§ Required actions
a) Answer these from the PV degradation article:
(i) According to its opening lines, which three data problems can RdTools handle?
(ii) What does the degradation rate (Rd) quantify?
(iii) Which groups does the article list as stakeholders who may find RdTools useful?
b) Carry on the article about calculating PV degradation rates with RdTools, starting after its last sentence.

Calculating PV Degradation Rates Using Open-Source Software

Got sensor drift, inverter clipping or data shifts due to maintenance events? RdTools, a new freeware toolkit, can handle any of these scenarios. It calculates robust degradation rates despite common performance data quality challenges.

The degradation rate (Rd) quantifies the rate at which PV systems or modules lose performance over time. Rd values not only drive the results of long-term energy production estimates for financial projections and other studies, but also help provide consumers and investors with an indicator of PV system quality and durability. In conjunction with taking other quality assurance steps, project stakeholders can also use the Rd to guide product selection and determine whether PV products or installations meet warranty terms. Accurate Rd data are therefore essential to the solar industry’s long-term success.

Here we provide an introduction to RdTools, a free and publicly available software package intended to help users evaluate Rd more easily and quickly. One of the benefits of this open-source toolkit for calculating degradation rates is that it can accommodate common challenges associated with real-world performance data, including sensor drift, clipped power curves or data shifts due to maintenance events. Since accurate methods for calculating PV degradation rates are important for manufacturers, insurers, engineers, utilities, installers, investors, businesses and consumers alike, many solar industry stakeholders may find RdTools useful.

§ Extracted data
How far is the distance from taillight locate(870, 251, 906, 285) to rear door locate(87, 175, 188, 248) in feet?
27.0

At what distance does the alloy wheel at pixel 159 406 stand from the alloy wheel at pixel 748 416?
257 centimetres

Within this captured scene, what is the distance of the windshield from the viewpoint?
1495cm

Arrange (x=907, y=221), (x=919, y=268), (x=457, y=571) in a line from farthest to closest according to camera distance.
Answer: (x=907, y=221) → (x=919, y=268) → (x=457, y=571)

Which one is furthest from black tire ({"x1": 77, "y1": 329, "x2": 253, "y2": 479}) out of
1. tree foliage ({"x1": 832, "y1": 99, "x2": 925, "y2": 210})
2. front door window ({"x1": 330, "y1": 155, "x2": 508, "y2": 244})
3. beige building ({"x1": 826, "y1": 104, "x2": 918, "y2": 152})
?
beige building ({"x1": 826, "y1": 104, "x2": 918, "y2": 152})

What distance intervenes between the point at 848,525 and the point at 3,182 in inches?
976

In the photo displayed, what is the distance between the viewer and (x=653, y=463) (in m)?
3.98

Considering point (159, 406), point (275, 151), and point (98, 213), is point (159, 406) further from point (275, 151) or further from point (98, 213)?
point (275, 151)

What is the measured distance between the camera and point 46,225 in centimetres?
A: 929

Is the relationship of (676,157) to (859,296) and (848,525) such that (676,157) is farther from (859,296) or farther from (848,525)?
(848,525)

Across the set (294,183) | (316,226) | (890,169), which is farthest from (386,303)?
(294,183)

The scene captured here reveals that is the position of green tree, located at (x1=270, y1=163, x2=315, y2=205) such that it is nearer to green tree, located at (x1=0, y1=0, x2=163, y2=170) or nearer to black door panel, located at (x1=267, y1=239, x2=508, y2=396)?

§ Per-task outputs
a)
(i) Sensor drift, inverter clipping, and data shifts due to maintenance events.
(ii) The rate at which PV systems or modules lose performance over time.
(iii) Manufacturers, insurers, engineers, utilities, installers, investors, businesses, and consumers.

b)
Developing RdTools

Like module efficiency, Rd values are expressed as a percentage. However, module efficiency and module degradation rates represent very different values. Rd is relative to a baseline of 100% initial production. As an example, if a 22% efficient module degrades linearly at a rate of -0.6%/year, then its efficiency after 25 years would be 18.9%. In RdTools and in this article, a degradation rate with a negative number indicates a decrease in production.

Scientists and industry experts have long sought ways to consistently calculate accurate PV degradation rates. This is a challenging undertaking for a number of reasons. First of all, to establish a reliable basis of comparison, you must  account for performance transients when establishing the 100% performance baseline. PV module performance stabilizes over a period of days or months, depending on cell technology, and it is important to use the post-stabilization value as the starting point for Rd calculations. Depending on the module technology and the project construction schedule, project stakeholders may be able to account for stabilization effects by simply waiting until after the completion of system commissioning activities to establish the 100% performance baseline value.

Additional challenges arise post-commissioning and -stabilization. Since degradation is not necessarily linear, it is necessary to run analyses that tolerate nonlinearity. More important, a number of scenarios can impact the quality of the data used to calculate Rd values. These complicating factors include highly variable weather, data outliers, poorly maintained sensors, seasonal soiling or shading, and data shifts from maintenance events.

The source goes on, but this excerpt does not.